Texte:
◆ ◆ ◆ ◆ ◆ ◆ ◆
Je ne sais pourquoi il y avait eu jusqu’à présent un peu de défiance dans mon amitié. Venu le dernier, j’avais toujours peur de ne pas trouver une place assez grande dans votre coeur et dans celui de du Lac. J’étais comme un frère cadet, qui a besoin d’être prévenu qu’on lui permet de prendre place avec les grandes personnes. Maintenant, mon bonheur est sans défiance, ce qui est beaucoup, et ne fait que s’augmenter toujours, puisque j’en suis le maître. Ainsi, vous m’aimez bien. Je vous le fais observer sans crainte, parce que je ne redoute pas que ous me disiez: « M’aimez-vous? » Vous le savez maintenant aussi bien que moi, et je souhaite que cette certitude vous procure autant de plaisir que j’en ai éprouvé, quand j’ai eu lu une certaine phrase d’une de vos lettres dans celle de du Lac.

Aimons donc! Aimons donc! Mais nous n’avons pas besoin de nous hâter de jouir de l’heure fugitive. Le temps ne vous dépouillera pas de la beauté que j’aime. en vous. Je n’ai pas à craindre que votre âme se flétrisse, surtout si vous la réchauffez quelquefois, le plus souvent possible, au principe de tout amour, je veux parler de l’amour beau, sain, généreux, tel enfin qu’il peut s’embellir tous les jours dans votre coeur. Mais laissons ce commencement de sermon. Vous savez que c’est à vous maintenant à me le faire, que vous vous êtes obligé à me prêcher de parole et d’exemple. Vous savez que, comme j’ai grande envie de devenir un saint, à moins de manquement à vos promesses, vous êtes obligé de le devenir, supposé que vous ne le soyez pas, afin de me donner l’exemple et de m’apprendre comment il faut le devenir.

Ainsi, par exemple, je suis encore fort sous la domination du respect humain. Aujourd’hui encore, j’en ai donné une triste preuve. Mon cher maître, apprenez-moi comment, dans la conduite que vous tenez dans le monde, vous vous y prenez pour surmonter cette mauvaise honte; car vous savez l’arrêt terrible porté contre ceux qui auront rougi de Dieu, Dieu rougira d’eux à son tour. Je me suis livré à vous, mon cher ami. J’attends vos conseils sur ce point important. Vous m’avez promis de faire de moi quelque chose de bon. Voulez-vous que je vous montre d’abord tout ce qu’il y a de mauvais en moi, ou que je vous consulte peu à peu? Je vous suis entièrement soumis.
◆ ◆ ◆ ◆ ◆ ◆ ◆
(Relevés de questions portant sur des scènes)
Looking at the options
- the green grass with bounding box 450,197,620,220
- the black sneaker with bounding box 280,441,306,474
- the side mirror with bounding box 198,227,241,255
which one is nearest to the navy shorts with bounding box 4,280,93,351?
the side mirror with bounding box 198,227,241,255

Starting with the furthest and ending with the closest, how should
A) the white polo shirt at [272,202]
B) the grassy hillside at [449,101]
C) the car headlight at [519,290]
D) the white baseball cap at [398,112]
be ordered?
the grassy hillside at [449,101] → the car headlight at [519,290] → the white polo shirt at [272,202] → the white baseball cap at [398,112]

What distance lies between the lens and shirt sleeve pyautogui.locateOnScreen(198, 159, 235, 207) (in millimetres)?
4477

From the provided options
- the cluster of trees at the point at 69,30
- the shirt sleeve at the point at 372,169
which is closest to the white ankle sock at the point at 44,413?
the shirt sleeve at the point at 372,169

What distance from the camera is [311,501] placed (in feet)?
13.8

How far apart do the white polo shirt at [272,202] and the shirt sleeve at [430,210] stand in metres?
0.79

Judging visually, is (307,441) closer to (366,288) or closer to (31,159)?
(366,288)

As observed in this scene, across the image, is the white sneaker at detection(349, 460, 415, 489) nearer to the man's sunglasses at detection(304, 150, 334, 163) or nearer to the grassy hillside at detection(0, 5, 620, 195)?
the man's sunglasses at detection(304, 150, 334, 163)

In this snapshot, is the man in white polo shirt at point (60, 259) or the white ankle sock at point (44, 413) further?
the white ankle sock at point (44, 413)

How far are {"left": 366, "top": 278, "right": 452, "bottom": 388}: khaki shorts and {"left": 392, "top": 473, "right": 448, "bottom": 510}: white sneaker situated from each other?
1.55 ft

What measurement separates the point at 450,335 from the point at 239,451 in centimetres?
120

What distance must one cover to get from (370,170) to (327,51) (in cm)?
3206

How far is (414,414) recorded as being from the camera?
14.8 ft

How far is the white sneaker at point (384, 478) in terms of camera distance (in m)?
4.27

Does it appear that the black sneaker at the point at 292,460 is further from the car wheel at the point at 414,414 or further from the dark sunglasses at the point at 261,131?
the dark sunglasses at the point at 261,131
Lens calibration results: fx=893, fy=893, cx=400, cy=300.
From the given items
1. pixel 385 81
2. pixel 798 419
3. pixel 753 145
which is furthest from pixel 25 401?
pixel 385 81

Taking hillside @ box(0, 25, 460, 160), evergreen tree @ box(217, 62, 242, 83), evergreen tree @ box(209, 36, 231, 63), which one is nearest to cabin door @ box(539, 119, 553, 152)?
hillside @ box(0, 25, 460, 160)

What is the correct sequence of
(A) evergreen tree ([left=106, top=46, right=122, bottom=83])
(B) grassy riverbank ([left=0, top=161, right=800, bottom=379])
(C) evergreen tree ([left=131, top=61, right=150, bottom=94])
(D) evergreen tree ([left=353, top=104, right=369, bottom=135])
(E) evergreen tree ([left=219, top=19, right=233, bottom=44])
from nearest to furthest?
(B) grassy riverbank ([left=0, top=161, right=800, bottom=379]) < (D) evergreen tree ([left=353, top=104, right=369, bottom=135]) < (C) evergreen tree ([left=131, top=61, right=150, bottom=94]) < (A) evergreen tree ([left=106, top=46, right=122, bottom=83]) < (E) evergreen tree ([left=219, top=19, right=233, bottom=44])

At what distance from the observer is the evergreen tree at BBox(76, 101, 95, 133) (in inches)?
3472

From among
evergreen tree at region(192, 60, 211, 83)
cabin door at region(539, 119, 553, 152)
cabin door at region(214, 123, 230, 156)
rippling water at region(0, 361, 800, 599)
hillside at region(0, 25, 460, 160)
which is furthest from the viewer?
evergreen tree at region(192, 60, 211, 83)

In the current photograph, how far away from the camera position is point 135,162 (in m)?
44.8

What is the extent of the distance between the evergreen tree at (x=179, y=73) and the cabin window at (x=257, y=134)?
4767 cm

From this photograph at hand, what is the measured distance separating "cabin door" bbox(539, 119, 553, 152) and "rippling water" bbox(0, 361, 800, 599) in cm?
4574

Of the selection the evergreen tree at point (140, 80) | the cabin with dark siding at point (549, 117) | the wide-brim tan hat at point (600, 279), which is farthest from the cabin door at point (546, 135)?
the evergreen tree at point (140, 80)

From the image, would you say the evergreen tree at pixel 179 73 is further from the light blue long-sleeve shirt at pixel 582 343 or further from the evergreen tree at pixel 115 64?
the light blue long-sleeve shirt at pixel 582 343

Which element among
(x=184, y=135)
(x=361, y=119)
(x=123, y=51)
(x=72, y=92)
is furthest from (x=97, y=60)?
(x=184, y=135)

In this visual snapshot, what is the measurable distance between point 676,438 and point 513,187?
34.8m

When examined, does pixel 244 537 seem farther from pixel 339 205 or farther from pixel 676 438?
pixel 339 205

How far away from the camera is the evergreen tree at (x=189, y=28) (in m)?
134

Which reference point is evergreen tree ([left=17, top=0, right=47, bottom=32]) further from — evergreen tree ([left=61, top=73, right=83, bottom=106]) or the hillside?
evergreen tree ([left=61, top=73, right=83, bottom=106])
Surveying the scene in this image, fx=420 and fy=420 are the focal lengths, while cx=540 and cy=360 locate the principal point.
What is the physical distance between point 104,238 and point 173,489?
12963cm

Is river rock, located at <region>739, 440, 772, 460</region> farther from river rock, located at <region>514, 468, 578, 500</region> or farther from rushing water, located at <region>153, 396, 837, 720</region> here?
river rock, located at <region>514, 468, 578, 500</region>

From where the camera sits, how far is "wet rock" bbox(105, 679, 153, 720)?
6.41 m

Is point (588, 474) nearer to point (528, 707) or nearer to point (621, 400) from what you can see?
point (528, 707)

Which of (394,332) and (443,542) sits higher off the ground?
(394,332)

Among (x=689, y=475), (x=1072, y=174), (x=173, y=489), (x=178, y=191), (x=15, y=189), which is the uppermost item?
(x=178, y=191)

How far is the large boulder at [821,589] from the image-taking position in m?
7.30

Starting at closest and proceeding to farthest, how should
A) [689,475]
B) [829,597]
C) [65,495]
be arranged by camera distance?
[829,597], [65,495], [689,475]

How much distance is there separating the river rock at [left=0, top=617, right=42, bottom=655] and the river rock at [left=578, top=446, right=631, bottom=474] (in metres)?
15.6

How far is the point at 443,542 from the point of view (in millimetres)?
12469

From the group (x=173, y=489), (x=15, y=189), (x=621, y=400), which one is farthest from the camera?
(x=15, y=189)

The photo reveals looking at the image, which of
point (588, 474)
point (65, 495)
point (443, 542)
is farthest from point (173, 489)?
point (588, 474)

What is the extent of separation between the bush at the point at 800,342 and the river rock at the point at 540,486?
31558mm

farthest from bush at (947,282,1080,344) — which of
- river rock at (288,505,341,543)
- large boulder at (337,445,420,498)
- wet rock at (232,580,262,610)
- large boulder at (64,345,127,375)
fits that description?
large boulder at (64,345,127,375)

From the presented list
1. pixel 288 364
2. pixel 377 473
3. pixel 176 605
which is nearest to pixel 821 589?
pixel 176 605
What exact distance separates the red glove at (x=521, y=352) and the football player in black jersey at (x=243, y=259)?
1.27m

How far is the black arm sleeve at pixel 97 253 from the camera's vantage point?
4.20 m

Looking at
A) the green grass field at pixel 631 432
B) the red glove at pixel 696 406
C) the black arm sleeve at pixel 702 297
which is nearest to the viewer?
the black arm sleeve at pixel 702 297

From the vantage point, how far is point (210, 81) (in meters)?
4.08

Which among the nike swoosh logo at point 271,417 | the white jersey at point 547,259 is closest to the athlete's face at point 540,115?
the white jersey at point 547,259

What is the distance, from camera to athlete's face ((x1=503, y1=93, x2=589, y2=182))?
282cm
◆ ◆ ◆ ◆ ◆ ◆ ◆
Travail demandé:
Répondez brièvement à ces questions sur la lettre :
(a) À qui l'auteur de la lettre se compare-t-il, lui qui est venu le dernier ?
(b) Qu'est-ce que le temps ne fera pas perdre au destinataire, selon la lettre ?
(c) Sous quelle domination l'auteur se dit-il encore fort ?
La liste ci-dessus n'a aucun lien avec la lettre.

Réponse attendue:
(a) À un frère cadet.
(b) La beauté que l'auteur aime en lui.
(c) Sous la domination du respect humain.